Pour faciliter le déplacement du président du Faso, du Premier ministre et de leurs proches collaborateurs, le pays de Houphouët Boigny a mis plus de 45 véhicules à leur disposition. Il s’agit de plusieurs types de véhicules, a-t-on appris auprès d’un responsable ivoirien.

 

-Maison du Burkina en RCI : les travaux suspendus pour un problème administratif

 

La suspension, en 2015, de la construction de la Maison du Burkina en Côte d’Ivoire, a fait couler beaucoup d’encre et de salive. Selon l’ambassadeur du Burkina en Côte d’Ivoire, Mahamadou Zongo, l’arrêt des travaux est lié à un problème administratif et non à un problème politique ou financier.

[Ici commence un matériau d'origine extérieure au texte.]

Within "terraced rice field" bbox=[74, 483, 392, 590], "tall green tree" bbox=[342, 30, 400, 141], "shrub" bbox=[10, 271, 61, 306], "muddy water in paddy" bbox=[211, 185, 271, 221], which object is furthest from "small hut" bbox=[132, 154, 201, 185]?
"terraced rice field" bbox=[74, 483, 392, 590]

En effet, selon ses explications, le Burkina a entamé les travaux de construction de ladite maison en 2013, sans aucun document administratif. « Nous avons demandé des dérogations qui nous ont été accordées. Ces dernières devraient nous permettre de demander et d’obtenir un permis de construire, mais nous ne l’avons pas fait. Et quand les vérifications ont été faites au niveau de la Côte d’Ivoire, ils se sont rendu compte que du point de vue règlementaire, nous n’étions pas en règle. Donc, la construction a été suspendue ». Toutefois, l’ambassadeur a rassuré que le permis de construire a été obtenu en juillet 2018 et la question de la reprise des travaux sera abordée à l’occasion du 7e TAC. Concernant le montant des cotisations des Burkinabè vivant en Côte d’Ivoire, il a indiqué qu’il s’élève à 1 495 000 000 de F CFA à partir de 2013.  Et de préciser que c’est à partir de 1995 que la contribution à hauteur de 1 500 F CFA a été instituée sur la carte consulaire, en vue de la contribution de la diaspora à la construction de la Maison du Burkina en Côte d’Ivoire. Quant au montant mobilisé au préalable, il a fait l’objet d’investigation de l’Autorité supérieure de contrôle d’Etat et de  Lutte contre la corruption (ASCE-LC), a confié l’ambassadeur Zongo.